Meta wants AI agents embedded in everyday work, starting with Manus

Image Credit: Meta

Meta is pushing hard to make AI agents a regular part of everyday work, and its latest move shows how serious it is about that vision. The company has acquired Manus, a Singapore-based startup known for building a general-purpose autonomous AI agent, with plans to integrate the technology across its consumer and business platforms, including Meta AI.

According to Meta, the goal is to move beyond simple chat-based tools and toward software that can actually complete tasks from start to finish. Instead of bouncing ideas back and forth with an assistant, users would be able to hand off real work and let the agent handle execution in the background.

Manus has positioned its product as an AI system that can independently take on complex jobs such as market research, coding, and data analysis. The idea is that people continue working inside the tools they already use, while the agent quietly manages repetitive or time-consuming tasks that normally slow teams down.

For existing Manus users, Meta says continuity is a priority. The service will continue to operate through the current Manus app and website, and the company will keep its base of operations in Singapore. Subscribers are not being forced into an immediate transition, even as Meta starts planning deeper integrations.

At its core, Manus is built as what the company describes as an execution layer. Rather than stopping at suggestions or drafts, the agent is designed to understand a goal, break it into steps, and deliver a finished output with minimal supervision. That focus on follow-through is what Meta believes separates agents from traditional AI assistants.

To support those claims, Manus has shared some eye-catching scale numbers. The company says its systems have processed more than 147 trillion tokens and powered the creation of over 80 million virtual computers in just a few months. Meta has confirmed it will continue operating the Manus service independently while it works on embedding the agent into a wider range of products, including Meta AI, which already spans platforms like WhatsApp and Instagram.

From Meta’s perspective, the acquisition is about speed. By bringing Manus in-house, the company can accelerate its push into business automation and expand AI capabilities across products people already rely on.

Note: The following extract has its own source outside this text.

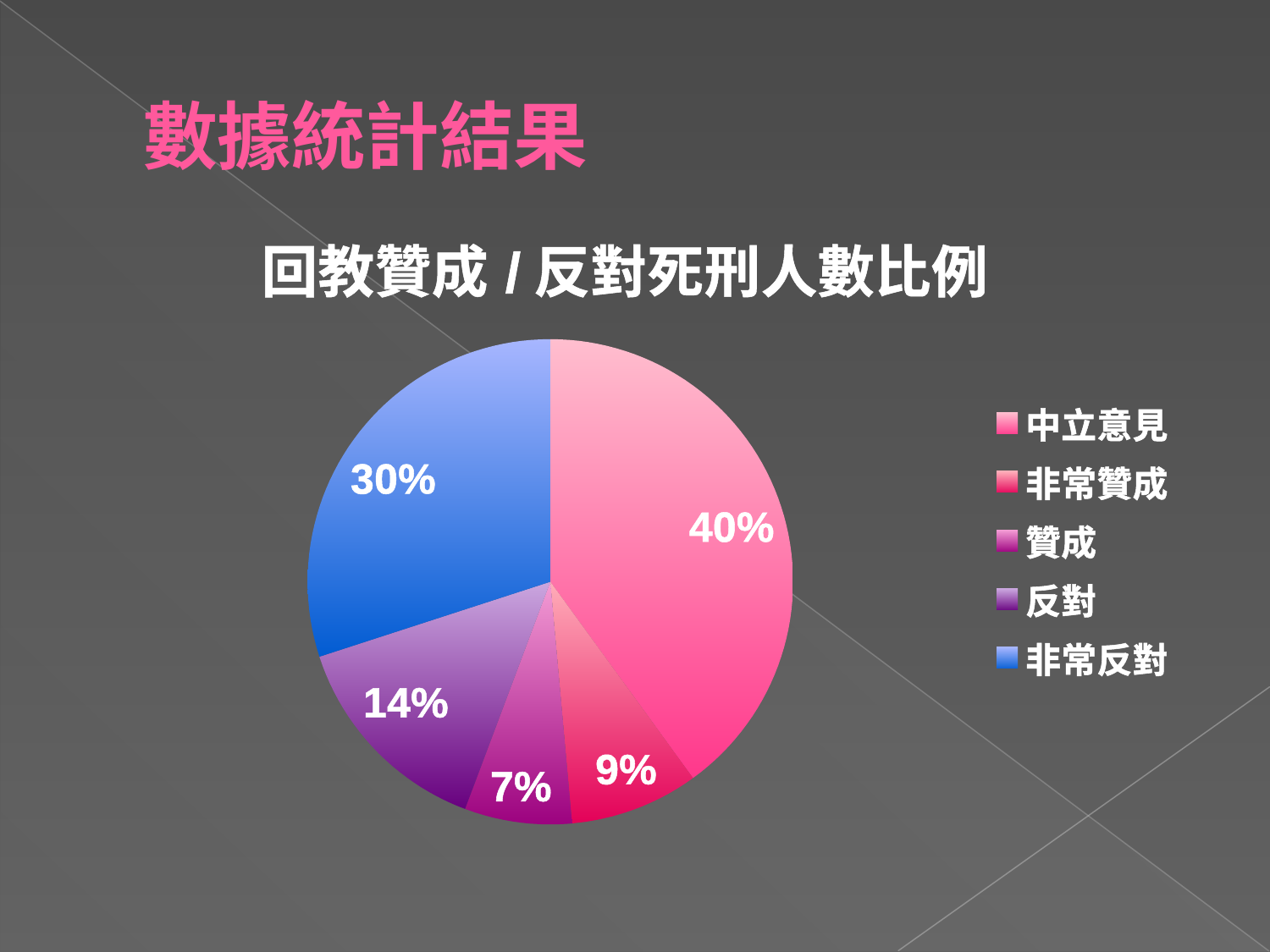
How many categories does the legend list? 5 Which is larger, the share of 反對 or the share of 非常贊成? 反對 What share of the pie is 非常贊成? 9% Which category has the smallest slice of the pie? 贊成 What share of the pie is 非常反對? 30% What share of the pie is 反對? 14% What is the title of the chart? 回教贊成 / 反對死刑人數比例 What is the difference between the shares of 中立意見 and 非常反對? 10% Which category has the largest slice of the pie? 中立意見 What kind of chart is shown on the slide? Pie chart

Instead of asking users to adopt a standalone agent tool, Meta wants automation to feel native across its ecosystem.

Financial details around the deal have not been fully disclosed, but reporting from CNBC suggests the acquisition was valued at more than $2 billion. The outlet also reports that Manus claimed annualized revenue exceeding $100 million within eight months of launch, with a run rate above $125 million. Those figures help explain why Meta chose to buy the company outright rather than pursue a partnership.

For businesses watching this space, the short-term strategy appears to be a dual track. Manus continues operating as a subscription service, while Meta experiments with how and where agents surface inside its platforms. The more important questions revolve around access and control, including what tools the agent can use, how data is handled, and what kind of oversight administrators will have.

Teams interested in adopting AI agents may want to start by identifying workflows they would actually trust an autonomous system to handle end to end. Recurring research tasks, initial data analysis, and internal development work are often the first candidates. As Meta rolls out updates, companies will be paying close attention to pricing structures, permission settings, and how these agents fit into existing processes.